Conservators, art historians, and critics with less polemical responses to controversy avoided the sharpened horns of this dilemma between scientific and aesthetic methods. Many believed that scientific authority and art historical weight can often be balanced in conservation work. Another conservator recalled Erwin Panofsky's tribute to Paul Coremans, who “more than anyone else encouraged the art historical lamb to dwell with the scientific wolf,” quoting Coremans's words:
We intend to grant an equal importance to the elements of appreciation in the areas historic, aesthetic, scientific and technical. We believe, in effect, that it is erroneous and baneful to raise a barrier between knowledge called scientific, the result of observation and of the interpretation of the facts, and the knowledge called intuitive, born from contemplation.
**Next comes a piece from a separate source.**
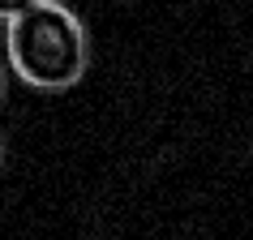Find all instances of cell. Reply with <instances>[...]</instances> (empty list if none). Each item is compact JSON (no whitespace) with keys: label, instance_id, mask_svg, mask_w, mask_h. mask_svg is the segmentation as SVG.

We have, on the contrary, the conviction that only their association, their interpenetration, always in a more profound way, will permit us to progress towards treatments ever more effective and more respectful of the objects (quoted in Weil 1984, 91).
In the long lingering aftermath of the National Gallery cleaning controversy, it eventually became clear that the positivist postulation about serving the artist's intentions was hollow. A strict, technologically driven approach achieved only a scientifically bona fide presentation of authentic material—a presentation that did not necessarily reveal the artist's original creation, support conventions of connoisseurship, or fulfill art historical research and precedent.